Task objective:
Output each record in full, exactly as it stands.

§

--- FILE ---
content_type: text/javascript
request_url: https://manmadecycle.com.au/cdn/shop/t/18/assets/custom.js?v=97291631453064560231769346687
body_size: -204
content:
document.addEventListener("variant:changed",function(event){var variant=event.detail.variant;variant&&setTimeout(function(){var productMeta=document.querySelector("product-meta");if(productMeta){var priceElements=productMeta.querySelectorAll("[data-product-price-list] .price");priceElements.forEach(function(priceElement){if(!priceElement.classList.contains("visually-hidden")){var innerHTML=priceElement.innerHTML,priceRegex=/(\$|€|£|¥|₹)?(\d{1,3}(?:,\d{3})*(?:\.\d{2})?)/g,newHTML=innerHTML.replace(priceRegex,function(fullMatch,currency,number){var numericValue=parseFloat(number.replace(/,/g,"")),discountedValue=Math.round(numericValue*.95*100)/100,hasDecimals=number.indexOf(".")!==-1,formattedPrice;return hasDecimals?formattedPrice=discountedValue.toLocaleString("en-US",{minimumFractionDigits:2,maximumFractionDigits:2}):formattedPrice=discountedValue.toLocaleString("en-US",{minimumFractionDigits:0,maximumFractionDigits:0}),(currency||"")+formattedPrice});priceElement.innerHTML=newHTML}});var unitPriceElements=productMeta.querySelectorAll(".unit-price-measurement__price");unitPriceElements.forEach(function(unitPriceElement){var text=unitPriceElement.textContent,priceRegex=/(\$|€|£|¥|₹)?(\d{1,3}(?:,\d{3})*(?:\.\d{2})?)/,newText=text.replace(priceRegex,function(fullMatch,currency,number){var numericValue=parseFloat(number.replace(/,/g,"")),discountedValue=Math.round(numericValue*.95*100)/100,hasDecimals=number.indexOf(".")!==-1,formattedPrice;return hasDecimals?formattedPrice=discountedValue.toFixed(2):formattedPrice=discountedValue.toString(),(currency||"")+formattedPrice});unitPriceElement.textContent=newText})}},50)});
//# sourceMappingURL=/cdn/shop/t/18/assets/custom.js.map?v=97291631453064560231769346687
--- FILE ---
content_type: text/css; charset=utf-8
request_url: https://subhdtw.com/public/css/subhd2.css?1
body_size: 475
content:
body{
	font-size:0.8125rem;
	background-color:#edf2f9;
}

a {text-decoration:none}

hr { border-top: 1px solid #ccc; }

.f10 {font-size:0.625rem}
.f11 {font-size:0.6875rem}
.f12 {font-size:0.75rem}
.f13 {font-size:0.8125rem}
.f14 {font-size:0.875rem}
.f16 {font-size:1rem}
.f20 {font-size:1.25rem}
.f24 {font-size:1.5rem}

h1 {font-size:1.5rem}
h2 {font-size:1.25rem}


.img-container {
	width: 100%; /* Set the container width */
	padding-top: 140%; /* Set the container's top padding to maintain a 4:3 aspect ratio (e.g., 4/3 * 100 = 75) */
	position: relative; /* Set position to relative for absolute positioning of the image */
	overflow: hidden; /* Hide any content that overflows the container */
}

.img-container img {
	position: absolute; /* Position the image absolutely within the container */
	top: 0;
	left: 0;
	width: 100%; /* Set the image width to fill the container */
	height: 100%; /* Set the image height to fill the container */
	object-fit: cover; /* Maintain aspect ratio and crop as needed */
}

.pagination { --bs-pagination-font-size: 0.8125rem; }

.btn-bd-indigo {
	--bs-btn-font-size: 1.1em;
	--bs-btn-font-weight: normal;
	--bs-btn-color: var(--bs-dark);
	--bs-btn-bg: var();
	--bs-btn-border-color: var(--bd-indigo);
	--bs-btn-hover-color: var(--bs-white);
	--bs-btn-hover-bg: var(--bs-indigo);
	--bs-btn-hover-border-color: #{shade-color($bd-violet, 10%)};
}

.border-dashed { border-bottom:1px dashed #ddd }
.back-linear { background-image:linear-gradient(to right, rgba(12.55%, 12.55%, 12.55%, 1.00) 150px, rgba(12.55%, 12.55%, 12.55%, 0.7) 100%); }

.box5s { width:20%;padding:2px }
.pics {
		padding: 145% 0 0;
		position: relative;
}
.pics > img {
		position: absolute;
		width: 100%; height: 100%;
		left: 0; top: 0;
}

§

Answer:
--- FILE ---
content_type: text/javascript
request_url: https://manmadecycle.com.au/cdn/shop/t/18/assets/custom.js?v=97291631453064560231769346687
body_size: -204
content:
document.addEventListener("variant:changed",function(event){var variant=event.detail.variant;variant&&setTimeout(function(){var productMeta=document.querySelector("product-meta");if(productMeta){var priceElements=productMeta.querySelectorAll("[data-product-price-list] .price");priceElements.forEach(function(priceElement){if(!priceElement.classList.contains("visually-hidden")){var innerHTML=priceElement.innerHTML,priceRegex=/(\$|€|£|¥|₹)?(\d{1,3}(?:,\d{3})*(?:\.\d{2})?)/g,newHTML=innerHTML.replace(priceRegex,function(fullMatch,currency,number){var numericValue=parseFloat(number.replace(/,/g,"")),discountedValue=Math.round(numericValue*.95*100)/100,hasDecimals=number.indexOf(".")!==-1,formattedPrice;return hasDecimals?formattedPrice=discountedValue.toLocaleString("en-US",{minimumFractionDigits:2,maximumFractionDigits:2}):formattedPrice=discountedValue.toLocaleString("en-US",{minimumFractionDigits:0,maximumFractionDigits:0}),(currency||"")+formattedPrice});priceElement.innerHTML=newHTML}});var unitPriceElements=productMeta.querySelectorAll(".unit-price-measurement__price");unitPriceElements.forEach(function(unitPriceElement){var text=unitPriceElement.textContent,priceRegex=/(\$|€|£|¥|₹)?(\d{1,3}(?:,\d{3})*(?:\.\d{2})?)/,newText=text.replace(priceRegex,function(fullMatch,currency,number){var numericValue=parseFloat(number.replace(/,/g,"")),discountedValue=Math.round(numericValue*.95*100)/100,hasDecimals=number.indexOf(".")!==-1,formattedPrice;return hasDecimals?formattedPrice=discountedValue.toFixed(2):formattedPrice=discountedValue.toString(),(currency||"")+formattedPrice});unitPriceElement.textContent=newText})}},50)});
//# sourceMappingURL=/cdn/shop/t/18/assets/custom.js.map?v=97291631453064560231769346687
--- FILE ---
content_type: text/css; charset=utf-8
request_url: https://subhdtw.com/public/css/subhd2.css?1
body_size: 475
content:
body{
	font-size:0.8125rem;
	background-color:#edf2f9;
}

a {text-decoration:none}

hr { border-top: 1px solid #ccc; }

.f10 {font-size:0.625rem}
.f11 {font-size:0.6875rem}
.f12 {font-size:0.75rem}
.f13 {font-size:0.8125rem}
.f14 {font-size:0.875rem}
.f16 {font-size:1rem}
.f20 {font-size:1.25rem}
.f24 {font-size:1.5rem}

h1 {font-size:1.5rem}
h2 {font-size:1.25rem}


.img-container {
	width: 100%; /* Set the container width */
	padding-top: 140%; /* Set the container's top padding to maintain a 4:3 aspect ratio (e.g., 4/3 * 100 = 75) */
	position: relative; /* Set position to relative for absolute positioning of the image */
	overflow: hidden; /* Hide any content that overflows the container */
}

.img-container img {
	position: absolute; /* Position the image absolutely within the container */
	top: 0;
	left: 0;
	width: 100%; /* Set the image width to fill the container */
	height: 100%; /* Set the image height to fill the container */
	object-fit: cover; /* Maintain aspect ratio and crop as needed */
}

.pagination { --bs-pagination-font-size: 0.8125rem; }

.btn-bd-indigo {
	--bs-btn-font-size: 1.1em;
	--bs-btn-font-weight: normal;
	--bs-btn-color: var(--bs-dark);
	--bs-btn-bg: var();
	--bs-btn-border-color: var(--bd-indigo);
	--bs-btn-hover-color: var(--bs-white);
	--bs-btn-hover-bg: var(--bs-indigo);
	--bs-btn-hover-border-color: #{shade-color($bd-violet, 10%)};
}

.border-dashed { border-bottom:1px dashed #ddd }
.back-linear { background-image:linear-gradient(to right, rgba(12.55%, 12.55%, 12.55%, 1.00) 150px, rgba(12.55%, 12.55%, 12.55%, 0.7) 100%); }

.box5s { width:20%;padding:2px }
.pics {
		padding: 145% 0 0;
		position: relative;
}
.pics > img {
		position: absolute;
		width: 100%; height: 100%;
		left: 0; top: 0;
}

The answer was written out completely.